Security · · · source (simonwillison.net)

OpenAI quietly shipped a feature called Lockdown Mode, and Simon Willison reads it as a meaningful first move against prompt injection. The mode is designed to stop the last stage of an exfiltration attack by limiting outbound network requests from ChatGPT, so even if a malicious instruction slips in through cached web content or an uploaded file, the model has fewer paths to send your data out. It is rolling out to Free, Go, Plus, and Pro accounts, plus self-serve ChatGPT Business.

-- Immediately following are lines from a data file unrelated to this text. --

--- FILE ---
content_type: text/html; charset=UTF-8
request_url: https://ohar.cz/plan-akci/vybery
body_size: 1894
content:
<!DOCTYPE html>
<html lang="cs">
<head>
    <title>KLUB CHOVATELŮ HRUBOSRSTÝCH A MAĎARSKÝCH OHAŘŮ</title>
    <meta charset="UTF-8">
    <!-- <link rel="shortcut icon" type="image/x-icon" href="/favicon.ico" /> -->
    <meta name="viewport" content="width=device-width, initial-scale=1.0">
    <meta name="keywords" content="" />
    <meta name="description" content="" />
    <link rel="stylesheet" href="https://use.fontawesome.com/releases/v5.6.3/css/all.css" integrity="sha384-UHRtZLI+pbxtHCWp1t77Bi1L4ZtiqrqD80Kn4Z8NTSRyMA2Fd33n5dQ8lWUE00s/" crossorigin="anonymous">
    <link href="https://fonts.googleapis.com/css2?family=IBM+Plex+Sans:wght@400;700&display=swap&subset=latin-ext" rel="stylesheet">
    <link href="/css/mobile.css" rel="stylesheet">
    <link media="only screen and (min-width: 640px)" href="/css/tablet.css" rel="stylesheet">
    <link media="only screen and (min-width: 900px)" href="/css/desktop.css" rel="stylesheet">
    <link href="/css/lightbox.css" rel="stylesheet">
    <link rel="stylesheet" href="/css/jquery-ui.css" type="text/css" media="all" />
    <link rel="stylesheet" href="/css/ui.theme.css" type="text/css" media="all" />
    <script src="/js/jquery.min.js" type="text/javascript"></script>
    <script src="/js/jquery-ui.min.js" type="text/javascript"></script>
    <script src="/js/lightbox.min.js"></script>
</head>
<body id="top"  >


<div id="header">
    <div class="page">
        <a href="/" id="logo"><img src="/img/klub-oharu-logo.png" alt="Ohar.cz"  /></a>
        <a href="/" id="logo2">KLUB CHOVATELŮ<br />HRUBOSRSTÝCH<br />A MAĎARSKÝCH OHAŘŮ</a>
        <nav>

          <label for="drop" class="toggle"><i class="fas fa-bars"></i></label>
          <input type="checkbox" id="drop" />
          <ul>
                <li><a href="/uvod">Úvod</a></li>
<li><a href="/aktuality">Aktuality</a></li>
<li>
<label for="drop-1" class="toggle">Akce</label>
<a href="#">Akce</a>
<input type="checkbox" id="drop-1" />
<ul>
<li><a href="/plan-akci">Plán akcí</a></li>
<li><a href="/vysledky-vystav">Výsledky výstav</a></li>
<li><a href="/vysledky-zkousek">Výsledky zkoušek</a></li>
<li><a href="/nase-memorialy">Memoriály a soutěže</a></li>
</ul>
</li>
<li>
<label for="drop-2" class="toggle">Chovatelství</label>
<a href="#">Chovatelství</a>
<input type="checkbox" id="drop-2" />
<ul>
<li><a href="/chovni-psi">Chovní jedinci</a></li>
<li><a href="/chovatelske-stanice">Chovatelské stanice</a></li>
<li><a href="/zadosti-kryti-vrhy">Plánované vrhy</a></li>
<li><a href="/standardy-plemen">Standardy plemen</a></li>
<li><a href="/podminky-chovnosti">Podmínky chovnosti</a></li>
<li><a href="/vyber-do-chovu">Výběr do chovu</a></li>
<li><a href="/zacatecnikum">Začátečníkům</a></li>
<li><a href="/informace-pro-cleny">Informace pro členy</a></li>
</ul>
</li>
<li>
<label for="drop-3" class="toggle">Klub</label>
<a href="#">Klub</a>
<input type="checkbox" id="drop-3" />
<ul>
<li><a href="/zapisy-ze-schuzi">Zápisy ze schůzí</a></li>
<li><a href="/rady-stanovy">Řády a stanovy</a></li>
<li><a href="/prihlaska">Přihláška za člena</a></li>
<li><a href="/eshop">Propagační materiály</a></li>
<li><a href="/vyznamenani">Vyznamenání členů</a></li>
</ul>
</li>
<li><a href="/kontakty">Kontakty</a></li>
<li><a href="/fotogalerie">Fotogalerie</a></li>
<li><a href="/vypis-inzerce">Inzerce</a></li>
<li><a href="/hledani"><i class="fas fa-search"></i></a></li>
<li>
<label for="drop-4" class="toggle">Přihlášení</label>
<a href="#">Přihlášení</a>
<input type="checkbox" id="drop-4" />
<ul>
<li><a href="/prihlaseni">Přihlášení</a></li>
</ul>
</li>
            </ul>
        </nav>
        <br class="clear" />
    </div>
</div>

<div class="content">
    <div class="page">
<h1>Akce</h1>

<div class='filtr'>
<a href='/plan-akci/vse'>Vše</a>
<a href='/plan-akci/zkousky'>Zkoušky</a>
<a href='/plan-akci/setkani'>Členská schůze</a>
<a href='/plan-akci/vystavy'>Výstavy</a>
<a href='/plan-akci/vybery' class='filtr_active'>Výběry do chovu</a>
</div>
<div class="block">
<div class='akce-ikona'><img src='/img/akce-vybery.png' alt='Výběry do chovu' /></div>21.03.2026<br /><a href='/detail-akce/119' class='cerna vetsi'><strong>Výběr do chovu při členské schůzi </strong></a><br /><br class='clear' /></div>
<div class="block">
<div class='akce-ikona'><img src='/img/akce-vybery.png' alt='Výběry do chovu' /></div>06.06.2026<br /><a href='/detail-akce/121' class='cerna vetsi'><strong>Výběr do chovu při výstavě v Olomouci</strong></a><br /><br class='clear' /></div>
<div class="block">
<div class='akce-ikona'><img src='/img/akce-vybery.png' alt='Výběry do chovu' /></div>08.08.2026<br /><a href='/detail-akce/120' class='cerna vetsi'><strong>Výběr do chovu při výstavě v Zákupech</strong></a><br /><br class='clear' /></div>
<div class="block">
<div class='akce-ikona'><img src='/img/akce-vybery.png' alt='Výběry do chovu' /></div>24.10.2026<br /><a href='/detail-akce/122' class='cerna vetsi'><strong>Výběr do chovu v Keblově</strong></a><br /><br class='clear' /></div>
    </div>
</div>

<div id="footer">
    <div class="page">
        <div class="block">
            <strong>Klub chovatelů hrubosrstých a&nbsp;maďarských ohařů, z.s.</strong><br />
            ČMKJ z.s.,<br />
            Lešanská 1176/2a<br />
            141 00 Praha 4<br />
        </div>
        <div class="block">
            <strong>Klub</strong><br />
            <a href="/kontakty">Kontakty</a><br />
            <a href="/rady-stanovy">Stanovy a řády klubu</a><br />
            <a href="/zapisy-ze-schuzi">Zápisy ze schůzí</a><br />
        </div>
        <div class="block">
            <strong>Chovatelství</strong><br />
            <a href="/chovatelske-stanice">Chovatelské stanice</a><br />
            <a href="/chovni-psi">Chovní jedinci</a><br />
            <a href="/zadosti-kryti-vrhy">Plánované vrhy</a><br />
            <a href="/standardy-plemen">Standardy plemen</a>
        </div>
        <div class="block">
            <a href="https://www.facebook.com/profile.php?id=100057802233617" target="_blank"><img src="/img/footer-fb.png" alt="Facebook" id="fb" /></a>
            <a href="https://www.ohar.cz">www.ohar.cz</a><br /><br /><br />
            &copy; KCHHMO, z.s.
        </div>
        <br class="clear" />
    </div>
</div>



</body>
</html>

The framing Willison uses is the "Lethal Trifecta" he has written about for two years: an LLM that has access to private data, exposure to untrusted content, and a path to exfiltrate. Lockdown Mode goes after the third leg with deterministic, non-AI plumbing rather than asking the model to be careful, which is the right shape of defense for this class of bug. The catch is in OpenAI's own help text: the feature does not stop prompt injections from landing, it only blunts the damage if one does.

Willison also notes the awkward implication. If a separate mode is needed to lock down exfiltration, the default setting was carrying that risk all along, and most ChatGPT users still are.

Why it matters

If you use ChatGPT with browsing, files, or any connector that touches private data, turn Lockdown Mode on now and assume the default is not safe. For anyone building agentic products, this is the design pattern worth copying: cut the exfiltration channel at the network layer instead of trusting the model to refuse.